7.2 Supportive Care¶
Ventilatory support (30% require intubation), ICU monitoring for autonomic instability, and physical therapy to prevent contractures.
8. PROGNOSIS & COMPLICATIONS¶
Most patients (85%) achieve full recovery within months. Mortality is <5% due to respiratory failure or cardiac complications. Long-term sequelae include residual areflexia, fatigue, and sensory abnormalities. Severe cases may progress to critical illness neuropathy.
8.1 Recovery¶
Full recovery in ~85% within months; residual areflexia and fatigue may persist. Recovery is faster in AIDP than in axonal variants (AMAN/AMSAN).
8.2 Complications¶
Respiratory failure, cardiac arrhythmias, prolonged ICU stays, and secondary infections. Severe cases may develop critical illness neuropathy or myopathy.

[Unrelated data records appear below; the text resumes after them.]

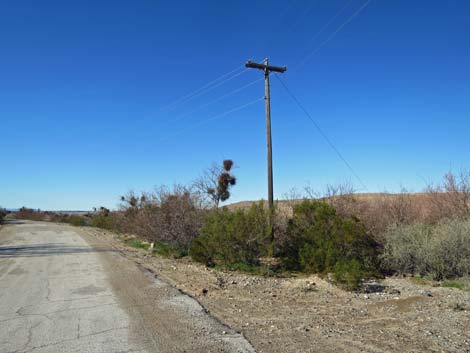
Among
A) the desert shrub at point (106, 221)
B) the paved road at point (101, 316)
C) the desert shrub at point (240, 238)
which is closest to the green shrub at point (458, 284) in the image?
the desert shrub at point (240, 238)

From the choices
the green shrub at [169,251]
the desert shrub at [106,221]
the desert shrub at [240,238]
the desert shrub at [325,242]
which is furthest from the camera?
the desert shrub at [106,221]

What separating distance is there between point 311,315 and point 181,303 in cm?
255

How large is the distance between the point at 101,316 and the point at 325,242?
6.56 metres

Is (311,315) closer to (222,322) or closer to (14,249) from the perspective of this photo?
(222,322)

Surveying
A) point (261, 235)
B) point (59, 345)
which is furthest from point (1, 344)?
point (261, 235)

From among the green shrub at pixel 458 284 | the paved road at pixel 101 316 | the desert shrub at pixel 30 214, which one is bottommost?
the paved road at pixel 101 316

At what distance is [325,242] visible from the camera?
35.8 ft

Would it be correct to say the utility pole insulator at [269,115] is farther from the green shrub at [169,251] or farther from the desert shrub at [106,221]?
the desert shrub at [106,221]

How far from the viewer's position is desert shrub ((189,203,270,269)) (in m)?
12.0

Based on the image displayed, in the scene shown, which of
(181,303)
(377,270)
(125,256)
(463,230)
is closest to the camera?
(181,303)

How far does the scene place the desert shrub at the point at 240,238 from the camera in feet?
39.3

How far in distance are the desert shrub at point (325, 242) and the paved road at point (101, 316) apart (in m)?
4.27

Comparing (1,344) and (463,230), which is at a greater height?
(463,230)

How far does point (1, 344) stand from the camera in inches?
208
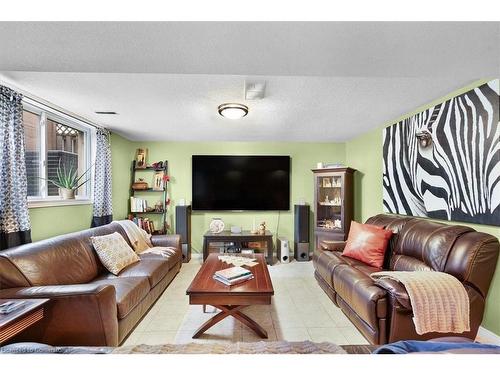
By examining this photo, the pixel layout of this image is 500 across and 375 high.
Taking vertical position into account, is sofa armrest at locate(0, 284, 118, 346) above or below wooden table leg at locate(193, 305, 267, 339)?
above

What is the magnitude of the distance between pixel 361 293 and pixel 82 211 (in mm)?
3405

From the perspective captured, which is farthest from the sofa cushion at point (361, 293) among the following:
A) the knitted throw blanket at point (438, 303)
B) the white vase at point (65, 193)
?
the white vase at point (65, 193)

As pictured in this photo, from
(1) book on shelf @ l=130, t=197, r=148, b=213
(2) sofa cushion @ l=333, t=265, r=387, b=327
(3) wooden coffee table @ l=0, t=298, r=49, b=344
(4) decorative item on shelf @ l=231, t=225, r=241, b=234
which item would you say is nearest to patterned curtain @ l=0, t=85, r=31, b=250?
(3) wooden coffee table @ l=0, t=298, r=49, b=344

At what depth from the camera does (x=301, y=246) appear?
4312 mm

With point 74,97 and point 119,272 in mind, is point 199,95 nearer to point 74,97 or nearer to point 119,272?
point 74,97

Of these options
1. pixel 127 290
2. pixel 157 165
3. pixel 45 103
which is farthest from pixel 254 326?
pixel 157 165

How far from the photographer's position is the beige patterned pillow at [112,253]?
8.20ft

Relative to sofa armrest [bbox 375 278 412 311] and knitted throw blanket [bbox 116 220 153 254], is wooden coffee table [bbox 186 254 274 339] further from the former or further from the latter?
knitted throw blanket [bbox 116 220 153 254]

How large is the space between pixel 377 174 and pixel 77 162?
4.29 metres

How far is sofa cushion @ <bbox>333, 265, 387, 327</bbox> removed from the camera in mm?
1769

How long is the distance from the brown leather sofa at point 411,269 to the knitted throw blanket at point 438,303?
0.06m

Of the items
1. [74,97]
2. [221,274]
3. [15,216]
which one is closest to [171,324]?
[221,274]

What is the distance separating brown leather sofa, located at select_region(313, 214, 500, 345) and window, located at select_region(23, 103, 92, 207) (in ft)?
10.4

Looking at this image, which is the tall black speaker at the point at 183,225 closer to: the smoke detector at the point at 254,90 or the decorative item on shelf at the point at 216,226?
the decorative item on shelf at the point at 216,226
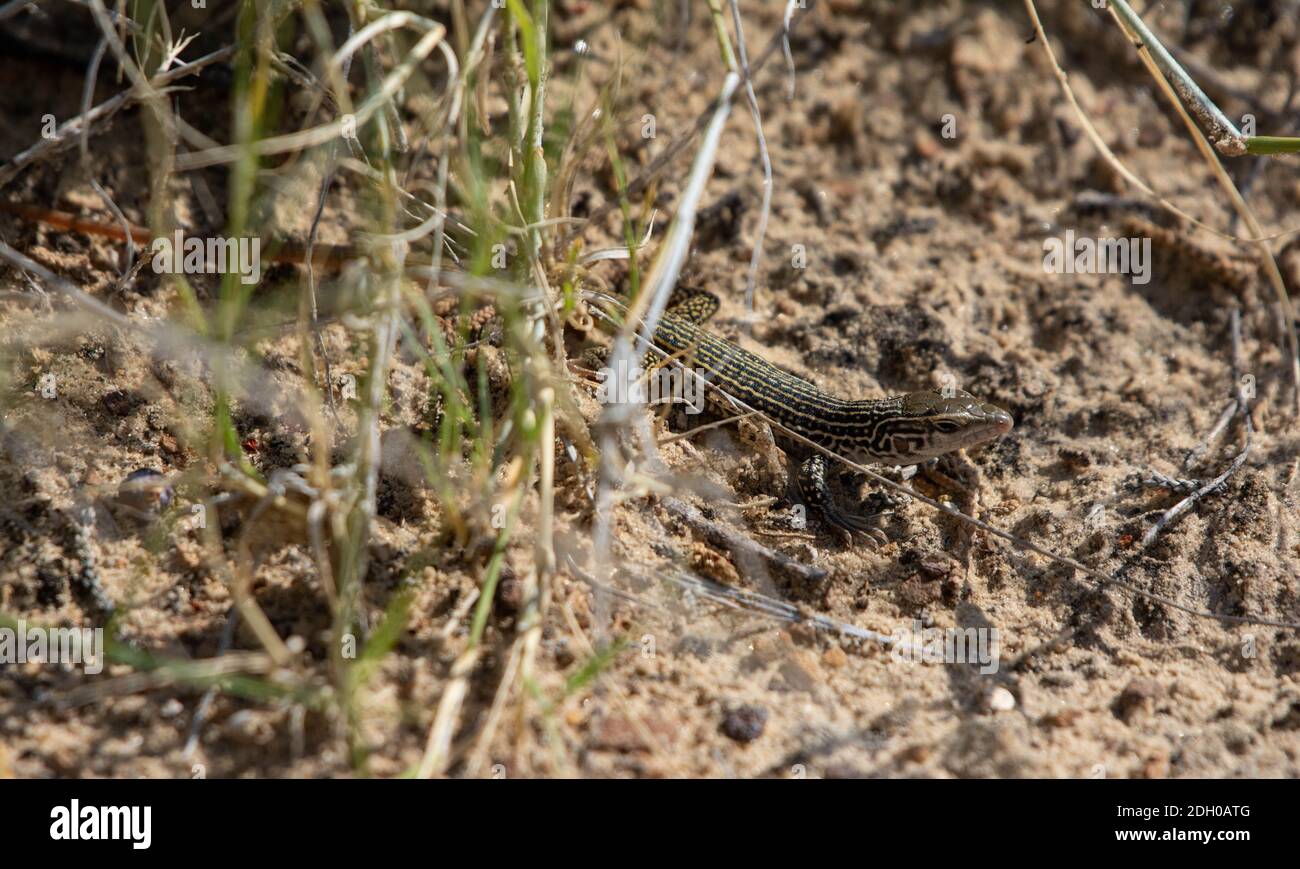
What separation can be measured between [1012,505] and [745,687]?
146cm

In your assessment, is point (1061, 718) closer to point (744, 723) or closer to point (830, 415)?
point (744, 723)

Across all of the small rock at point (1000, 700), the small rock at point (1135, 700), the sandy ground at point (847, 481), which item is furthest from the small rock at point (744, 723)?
the small rock at point (1135, 700)

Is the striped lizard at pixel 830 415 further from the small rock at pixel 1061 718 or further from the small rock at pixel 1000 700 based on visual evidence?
the small rock at pixel 1061 718

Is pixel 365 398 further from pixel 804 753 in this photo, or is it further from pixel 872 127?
pixel 872 127

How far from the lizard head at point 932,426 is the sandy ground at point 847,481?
0.67 feet

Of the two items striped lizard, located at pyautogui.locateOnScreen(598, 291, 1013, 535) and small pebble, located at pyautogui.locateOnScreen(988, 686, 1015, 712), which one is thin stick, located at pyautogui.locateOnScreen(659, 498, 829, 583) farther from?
small pebble, located at pyautogui.locateOnScreen(988, 686, 1015, 712)

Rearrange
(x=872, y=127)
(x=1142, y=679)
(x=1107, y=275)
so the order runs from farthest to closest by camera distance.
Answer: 1. (x=872, y=127)
2. (x=1107, y=275)
3. (x=1142, y=679)

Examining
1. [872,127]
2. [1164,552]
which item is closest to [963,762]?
[1164,552]

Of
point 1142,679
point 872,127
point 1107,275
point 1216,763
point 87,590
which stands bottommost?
point 1216,763

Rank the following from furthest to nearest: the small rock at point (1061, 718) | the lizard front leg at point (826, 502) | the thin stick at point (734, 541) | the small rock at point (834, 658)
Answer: the lizard front leg at point (826, 502)
the thin stick at point (734, 541)
the small rock at point (834, 658)
the small rock at point (1061, 718)

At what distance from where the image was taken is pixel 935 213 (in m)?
4.80

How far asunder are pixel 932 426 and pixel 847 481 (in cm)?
40

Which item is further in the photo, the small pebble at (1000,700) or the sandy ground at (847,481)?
the small pebble at (1000,700)

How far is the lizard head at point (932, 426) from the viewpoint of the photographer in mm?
3686
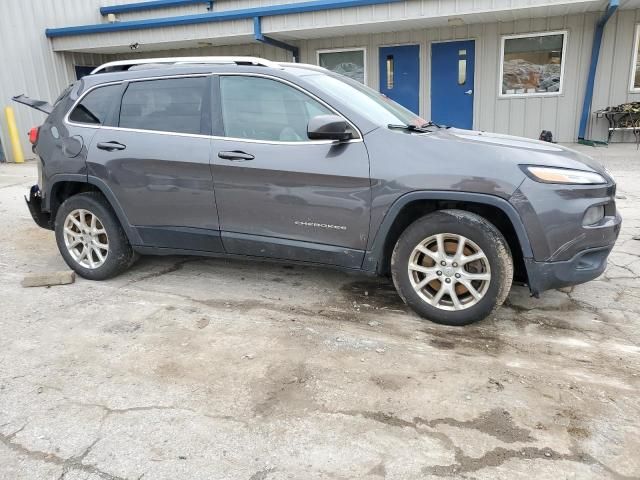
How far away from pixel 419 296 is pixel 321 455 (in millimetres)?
1519

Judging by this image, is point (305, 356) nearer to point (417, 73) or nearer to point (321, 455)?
point (321, 455)

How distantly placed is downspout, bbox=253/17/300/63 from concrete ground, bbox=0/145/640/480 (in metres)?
8.41

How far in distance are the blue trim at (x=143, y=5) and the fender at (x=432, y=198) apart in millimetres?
12162

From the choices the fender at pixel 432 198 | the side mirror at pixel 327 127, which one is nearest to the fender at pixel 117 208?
the side mirror at pixel 327 127

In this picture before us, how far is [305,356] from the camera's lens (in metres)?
3.28

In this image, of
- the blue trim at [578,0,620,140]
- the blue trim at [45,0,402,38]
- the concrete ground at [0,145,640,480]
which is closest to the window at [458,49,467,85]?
the blue trim at [45,0,402,38]

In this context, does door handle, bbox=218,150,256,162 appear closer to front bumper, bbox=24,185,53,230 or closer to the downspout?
front bumper, bbox=24,185,53,230

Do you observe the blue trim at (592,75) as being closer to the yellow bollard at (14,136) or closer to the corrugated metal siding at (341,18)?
the corrugated metal siding at (341,18)

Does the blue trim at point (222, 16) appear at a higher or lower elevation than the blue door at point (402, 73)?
higher

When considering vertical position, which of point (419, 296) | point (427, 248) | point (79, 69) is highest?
point (79, 69)

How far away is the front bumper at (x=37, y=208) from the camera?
486cm

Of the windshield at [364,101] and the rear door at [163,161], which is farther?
the rear door at [163,161]

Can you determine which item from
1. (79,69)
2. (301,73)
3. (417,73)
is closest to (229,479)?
(301,73)

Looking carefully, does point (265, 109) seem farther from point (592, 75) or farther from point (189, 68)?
point (592, 75)
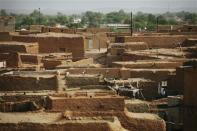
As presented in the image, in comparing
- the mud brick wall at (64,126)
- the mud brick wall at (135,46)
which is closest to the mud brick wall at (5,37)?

9. SPECIAL CONSIDERATIONS¶
GBS in pregnancy is associated with increased maternal mortality; delivery may be delayed. Pediatric cases (e.g., MFS) require early recognition. Elderly patients have higher mortality due to comorbidities. Post-vaccination GBS is rare but documented with certain vaccines (e.g., swine flu).
9.1 Pregnancy¶
Increased maternal mortality; delivery may be delayed. Neonatal transfer of maternal antibodies may cause transient GBS in infants.
9.2 Pediatrics¶
MFS and regional variants (e.g., pharyngeal-cervical-brachial neuropathy) are more common in children. Early recognition is critical to avoid misdiagnosis.
10. KEY POINTS & CLINICAL PEARLS¶
- GBS is an acute autoimmune polyneuropathy with rapid onset of flaccid paralysis and areflexia. 2. AIDP is the most common subtype, while MFS is a variant with ophthalmoplegia and ataxia. 3. Antiganglioside antibodies (e.g., anti-GQ1b) are diagnostic for MFS. 4. IVIg or PLEX are first-line treatments; corticosteroids are ineffective. 5. CSF findings (cytoalbuminologic dissociation) are diagnostic. 6. Prognosis is generally favorable, with ~85% full recovery. 7. Monitor for respiratory failure and autonomic instability in ICU.